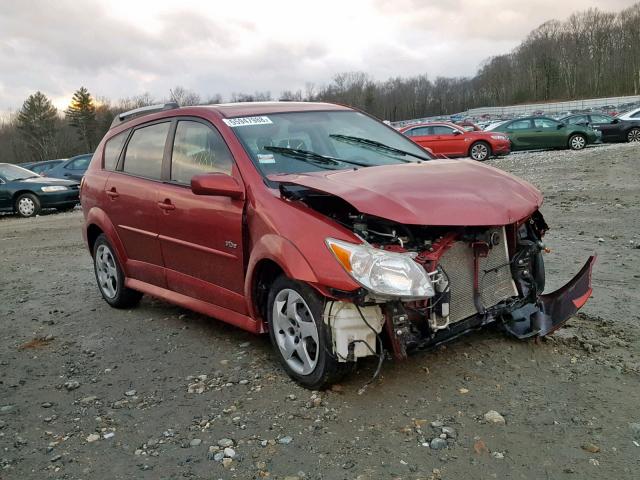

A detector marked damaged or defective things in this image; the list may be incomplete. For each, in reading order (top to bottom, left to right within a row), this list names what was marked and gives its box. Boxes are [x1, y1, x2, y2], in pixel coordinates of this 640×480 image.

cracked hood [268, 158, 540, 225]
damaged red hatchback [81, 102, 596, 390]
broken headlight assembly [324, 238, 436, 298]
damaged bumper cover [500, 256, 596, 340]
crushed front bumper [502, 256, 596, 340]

- - - - -

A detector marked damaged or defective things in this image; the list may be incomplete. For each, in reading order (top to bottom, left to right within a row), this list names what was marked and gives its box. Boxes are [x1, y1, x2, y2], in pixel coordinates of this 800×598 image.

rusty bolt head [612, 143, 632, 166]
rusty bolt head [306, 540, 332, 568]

- - - - -

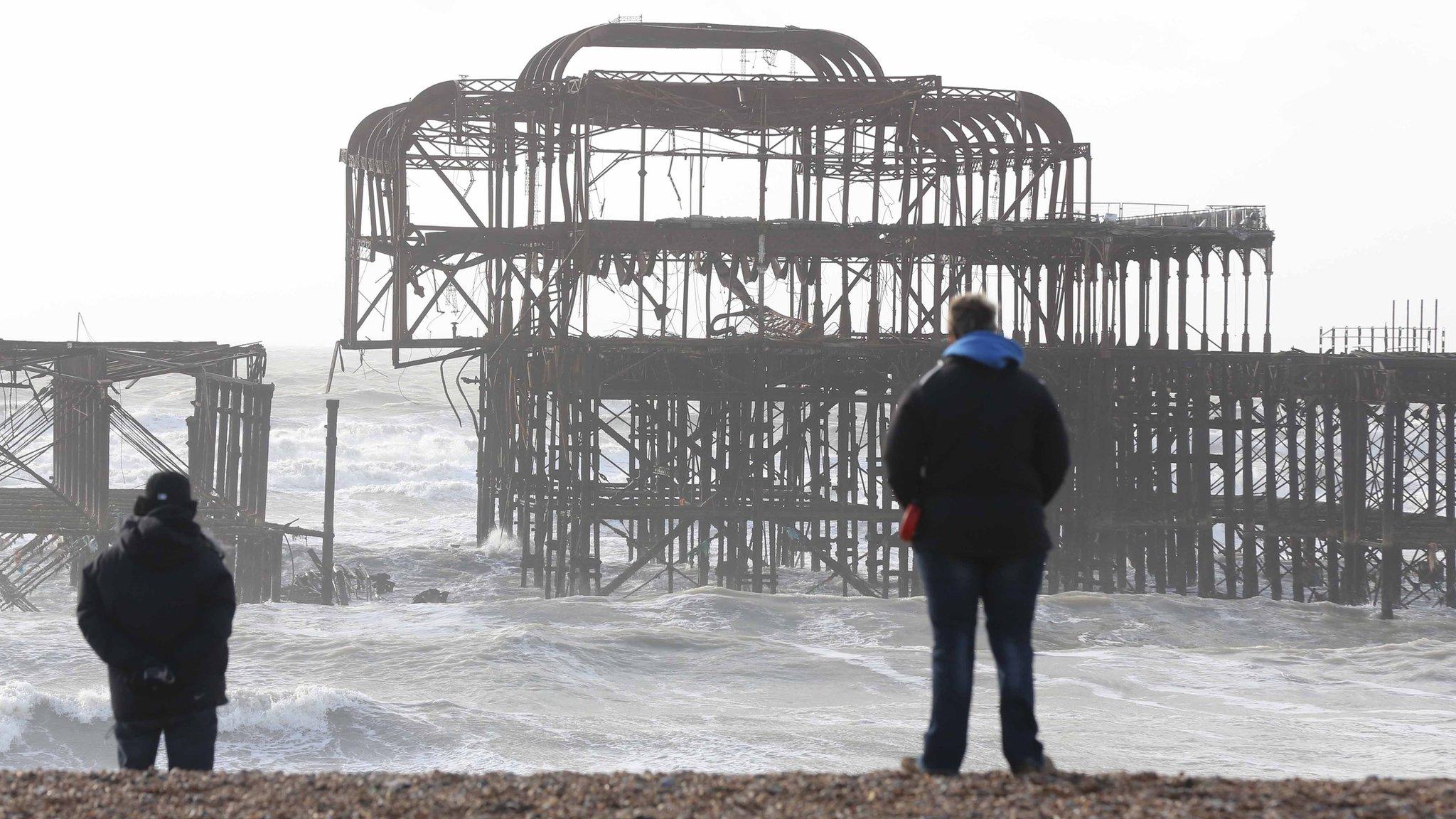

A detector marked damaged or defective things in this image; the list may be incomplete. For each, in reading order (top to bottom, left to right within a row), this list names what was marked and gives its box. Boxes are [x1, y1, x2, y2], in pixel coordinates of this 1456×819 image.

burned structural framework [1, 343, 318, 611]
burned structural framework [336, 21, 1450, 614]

- - - - -

• What is needed: Could you turn everything from the line containing "this 800×598 image." down to the line containing "rusty bolt head [306, 540, 332, 568]", both ends included, into a two-column CSV with the headers input and output? Use one line per row, putting its text and its answer each in a single quoted field with line breaks replaced by spaces.

• Worked solution:
input,output
"A detector marked damaged or defective things in this image; the list may be incomplete. For each, in reading order (top to bottom, left to right within a row), this list names what was marked and gives its box. Boxes are [x1, y1, x2, y2], in pixel coordinates of this 800×598 image.","rusty bolt head [612, 143, 632, 166] rusty bolt head [306, 540, 332, 568]"